--- Recorded information ---

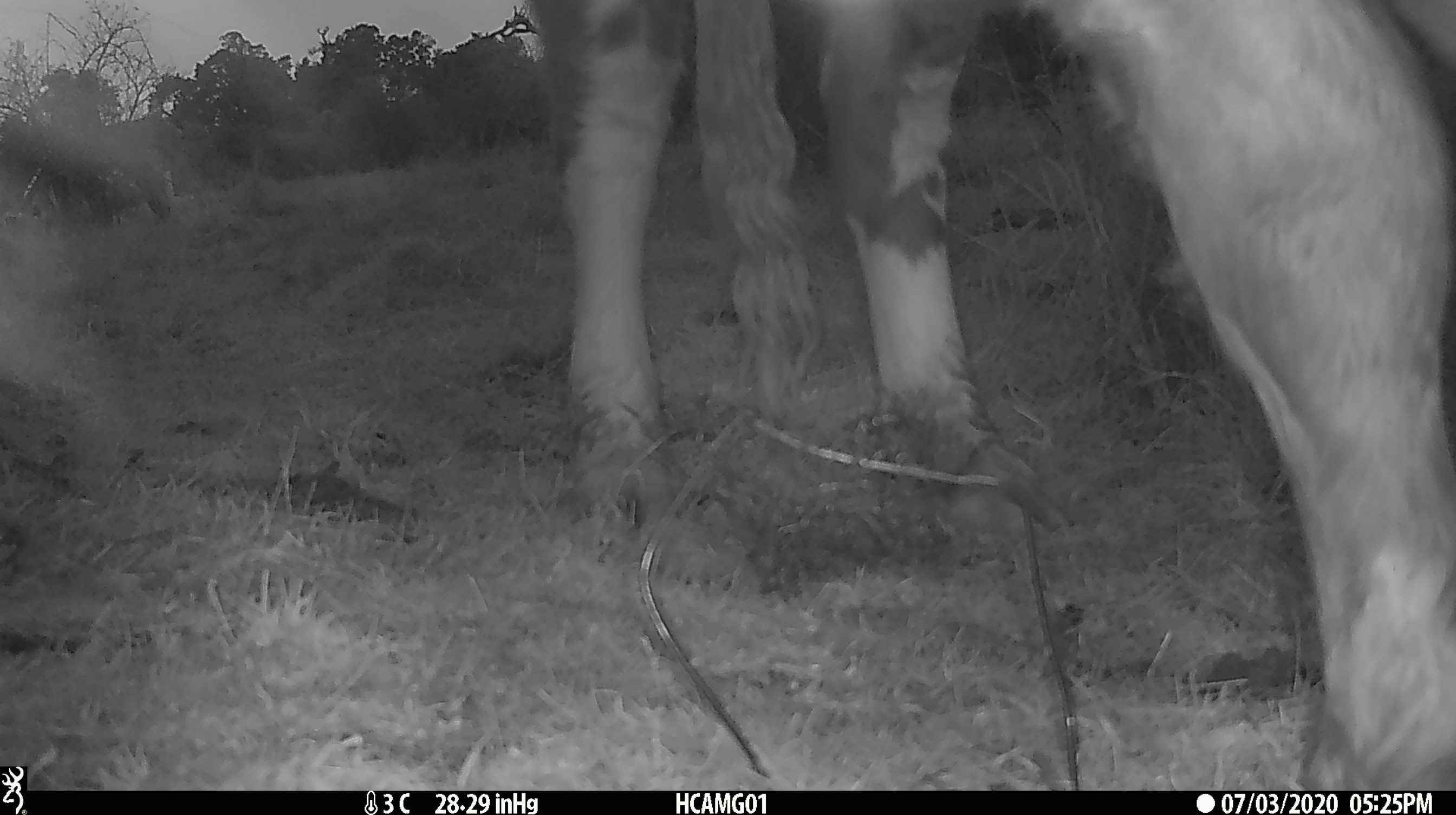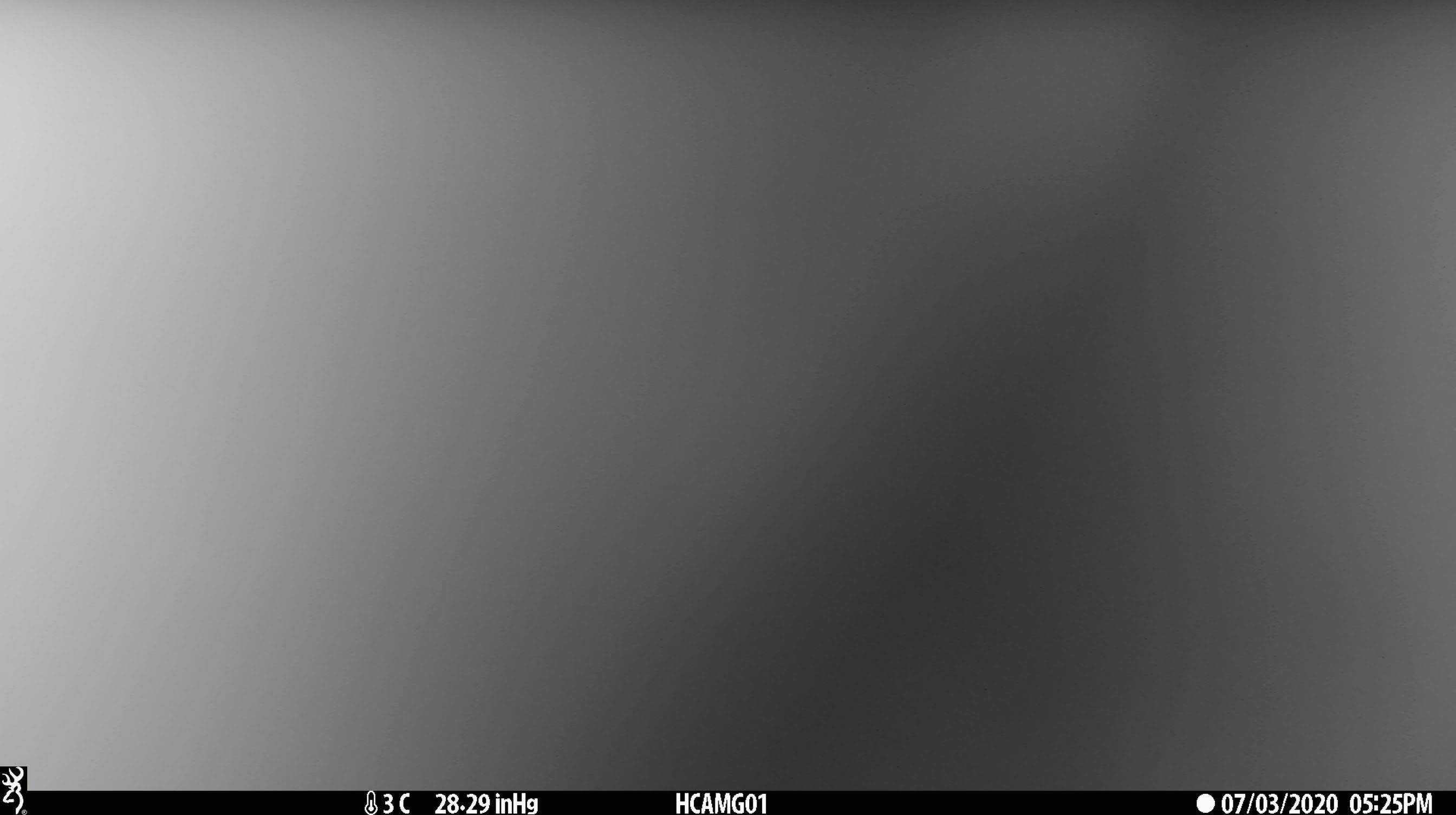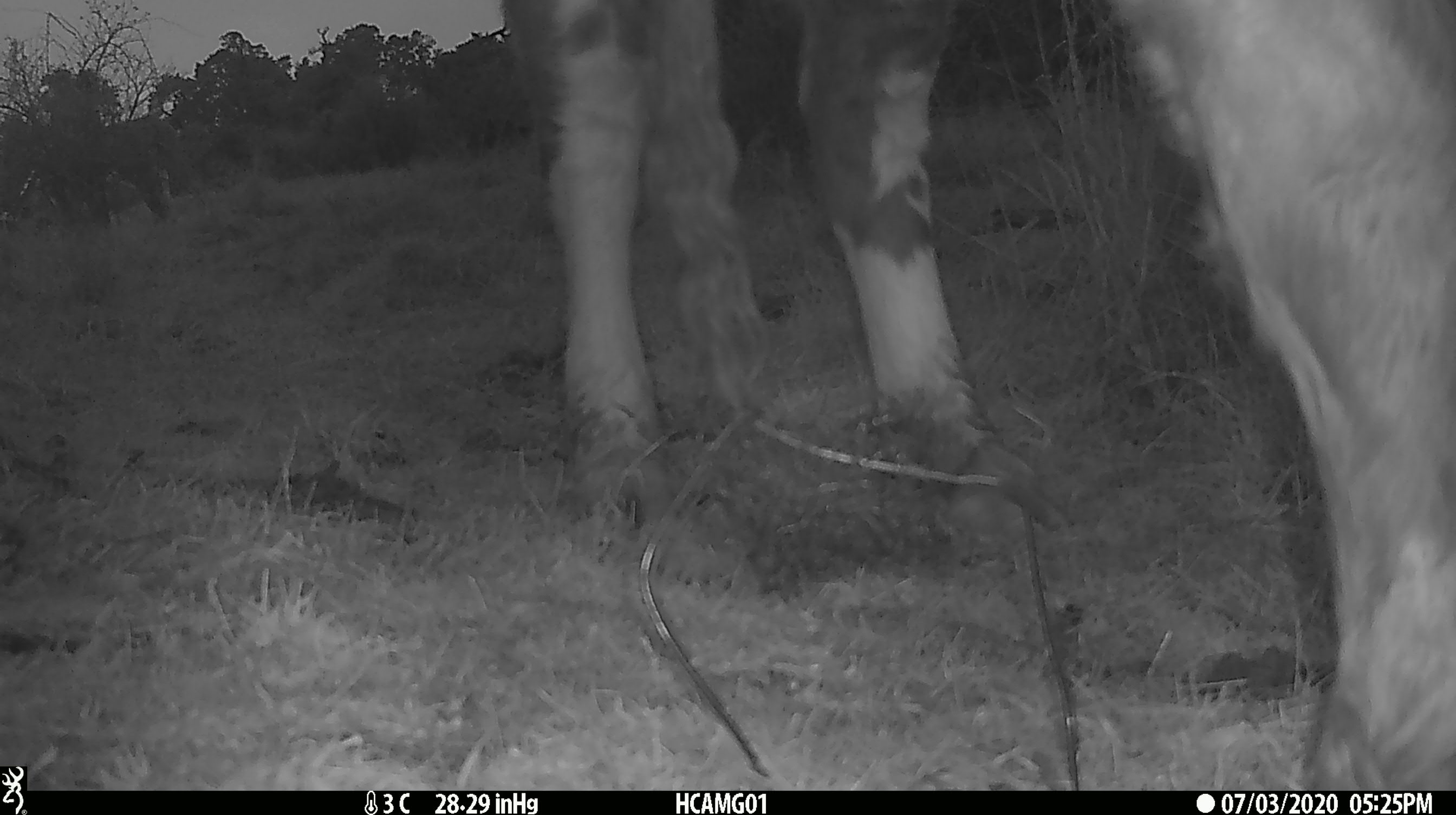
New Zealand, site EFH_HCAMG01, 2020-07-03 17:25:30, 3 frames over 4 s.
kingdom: Animalia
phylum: Chordata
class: Mammalia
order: Artiodactyla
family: Bovidae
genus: Bos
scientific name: Bos taurus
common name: domestic cow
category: cow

---

__Exercise directions__
All of the material above should be copied exactly, minus the pictures.

__Answer box__
New Zealand, site EFH_HCAMG01, 2020-07-03 17:25:30, 3 frames over 4 s.
kingdom: Animalia
phylum: Chordata
class: Mammalia
order: Artiodactyla
family: Bovidae
genus: Bos
scientific name: Bos taurus
common name: domestic cow
category: cow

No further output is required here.